ZU LÖSENDE AUFGABEN
1: Schreibe den Abschnitt des Textauszugs zwischen „noch nicht über“ und „deine Worte nageln.“ einschließlich neu und setze dabei „Heuchler“ an die Stelle von „Falschmünzer“.
2: Gib an, worüber der Verfasser laut dem Textauszug noch nicht Meister ist.

TEXTAUSZUG

● ● ● ●

Denn offenbar ist es auf die Verstärkung der Schlussscene, wo die Ältern über den durch
sie ermordeten Kindern liegen, abgesehen, wenn der Wahnsinnige den kindischen Greis zum
Leichnam seiner Enkelin leitet. Indessen würde diese Scene schwerlich bey einer
Vorstellung die bezielte Würkung erreichen, da es ihr an Klarheit mangelt, wie denn der
Verf. das Theater sich nicht immer genug vergegenwärtigt hat; denn solche Scenen, wie die
zweyte des ersten Aufzugs, worin eine Situation Zug für Zug hat entwickelt werden sollen,
laufen auf dem Theater zu sehr ins Breite, wo nur die bedeutenden Momente hervorgehoben
werden können. Die Gesinnungen sind meistens wahr und schön, nur ist der Verf.
noch nicht über den Ausdruck und den Versbau Meister. Nur einige Beyspiele:
S. 13. Du meinest, weil ein seltner Fisch sich zeigt,
Der doch zum Unglück blos vom Aas sich nährt,
so schlüg ich meine Ritterehre todt,
und hing die Leich an meiner Lüste Angel
als Köder auf.
S. 14. O du Falschmünzer der Gefühle!
Nicht einen wird ihr blanker Schein betrügen;
Am Klange werden sie es hören, an
die Thür zur Warnung deine Worte nageln.
Manches mag auch vielleicht auf Rechnung des höchst fehlerhaften Drucks kommen.

● ● ● ●

AUSZUG AUS DATENSATZ
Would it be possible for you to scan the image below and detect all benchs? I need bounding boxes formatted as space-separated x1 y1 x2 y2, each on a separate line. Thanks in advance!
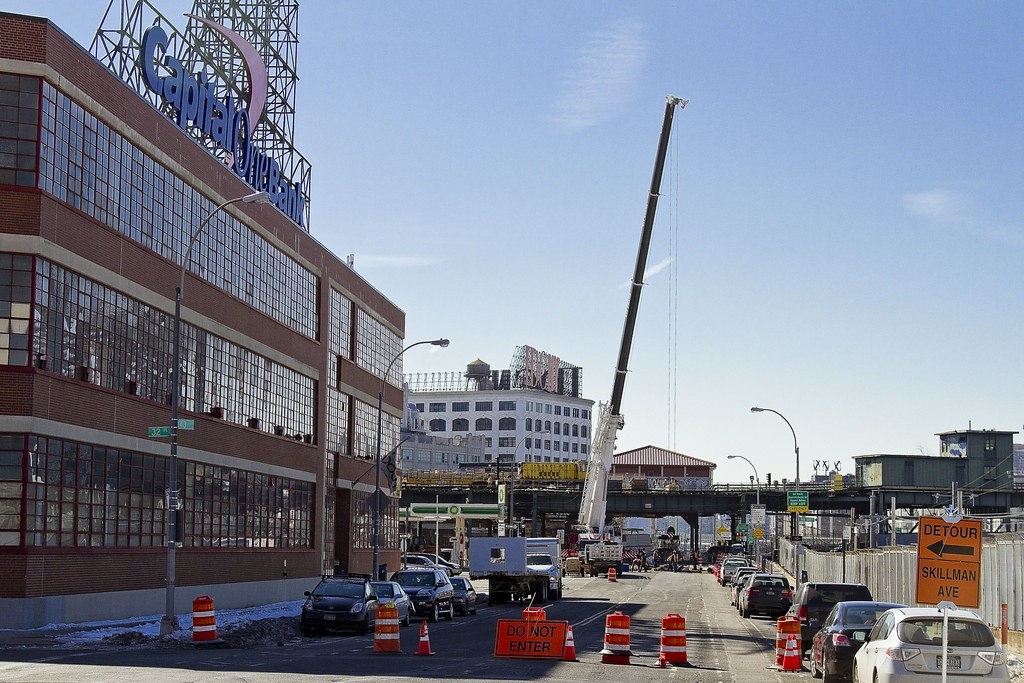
755 581 782 586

● ● ● ●

DIE ERGEBNISSE
1:
noch nicht über den Ausdruck und den Versbau Meister. Nur einige Beyspiele:
S. 13. Du meinest, weil ein seltner Fisch sich zeigt,
Der doch zum Unglück blos vom Aas sich nährt,
so schlüg ich meine Ritterehre todt,
und hing die Leich an meiner Lüste Angel
als Köder auf.
S. 14. O du Heuchler der Gefühle!
Nicht einen wird ihr blanker Schein betrügen;
Am Klange werden sie es hören, an
die Thür zur Warnung deine Worte nageln.

2: Über den Ausdruck und den Versbau.